Health and safety in the workplace is a significant issue as those numbers attest. The human cost and the burden of unsafe work practices on businesses is too high to ignore. Yet, health and safety remains a chore in most organizations, frequently viewed as an administrative headache to be endured rather than a key function of a healthy company.

That is not to say that it is being ignored. The International Organization for Standardization (ISO) developed ISO 45001 in 2018 to provide a framework for businesses to manage their health and safety systems.

In 2020 it added ISO/PAS 45005 to support managing the Covid-19 response. Certainly, the global pandemic has made everyone more conscious of health and safety both inside and outside the workplace, but how can an organization effectively lift them both out of uninspiring workshops and achieve ISO levels of management?

Do not run the risk of ignoring health and safety

Health and safety falls under the category of risk management in most businesses. As such, the cycle for managing it is the same as any risk: First the risk is identified, then assessed for its significance. What could happen? How severe is the likely harm and how likely is that to happen?

Once the risks are accumulated and assessed, it is up to risk managers and company executives to implement controls to eliminate, or at least mitigate, the potential harm. Any remaining risk is reassessed and recorded for ongoing monitoring.

Bear the two following points in mind to get a firm handle on risks related to health and safety.

Health and safety management is best viewed through the lens of being a process of its own

Part of the reason workplace safety is so maligned and under-resourced is that while it is touted as everyone’s responsibility, more often than not it is no-one’s direct duty. At best, it is delegated to a few individuals with limited resources.

Well-managed processes appoint stakeholders and champions, but invite everyone who participates in the activities to take an active part in ensuring it is as effective and efficient as possible. This is the core of continuous improvement, and when the task of identifying, quantifying and controlling risks becomes embedded in everyone’s daily duties, there is more chance of buy-in and engagement.

It also ensures that the process is followed. Where risks are identified, such as a power lead running between desks or a factory plant that does not meet compliance requirements, they are assessed then acted on. Having identified hazards does not contribute much to safety until those are isolated, eliminated or otherwise managed. By following established protocols your organization can make sure corners are not cut and the process is adhered to.

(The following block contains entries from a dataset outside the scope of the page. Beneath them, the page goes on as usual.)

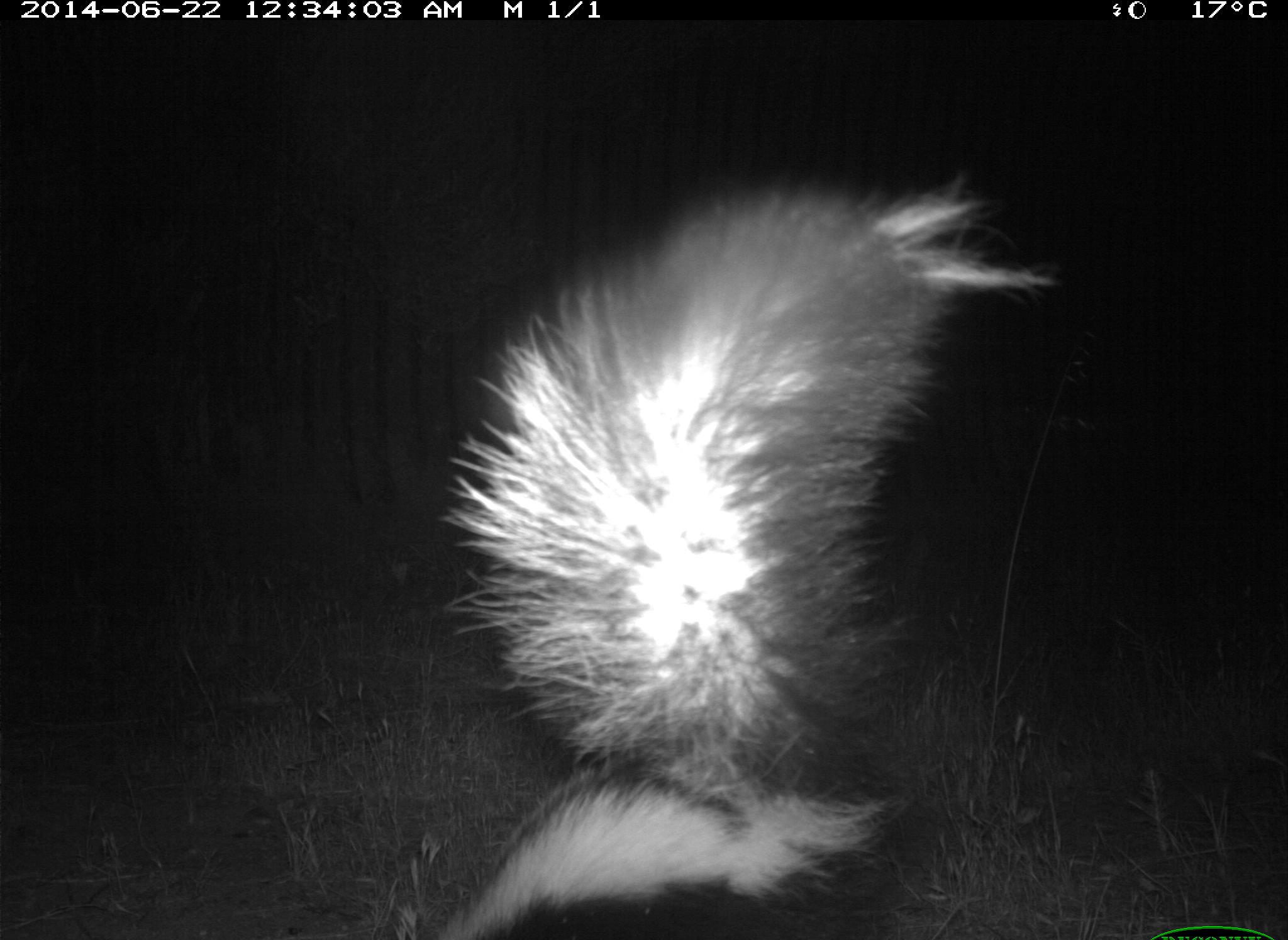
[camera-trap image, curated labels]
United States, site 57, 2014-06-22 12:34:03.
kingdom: Animalia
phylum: Chordata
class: Mammalia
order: Carnivora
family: Mephitidae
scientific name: Mephitidae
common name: skunk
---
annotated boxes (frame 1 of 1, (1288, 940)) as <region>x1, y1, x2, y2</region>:
skunk: <region>425, 186, 1077, 940</region>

Processes contribute to health and safety through the controls themselves

With risks identified and ranked, numerous controls need to be established to reduce the potential harm. These could be anything from replacing equipment and revising work methods, to adding warnings and providing personal protective equipment for staff. Whatever the decided measures, the best way to ensure they are effective is to embed them in your processes.

Every control your health and safety risk management requires will tie to something your teams do. Those actions, decisions and procedures need to be captured and mapped in a way that makes them easy to find and follow for the people who execute on them. The more business processes you capture, the more capacity you have to manage those activities and actions performed in the everyday functions of your business. Where health and safety measures need to be implemented in a workflow, having an existing process available makes it easier to pinpoint where to make changes and ensure they are followed.

Take the headache out of health and safety

Health and safety is an essential part of any business, but it does not need to induce anxiety. Standards like ISO 45001 are not unreachable benchmarks for multinationals either. They are simply frameworks and expectations that can help you shape health and safety management.

By building processes around your risk management and embedding health and safety practices in your existing processes where those risks identify the need, your organization is already well on the way to meeting those standards and being a better workplace for everyone.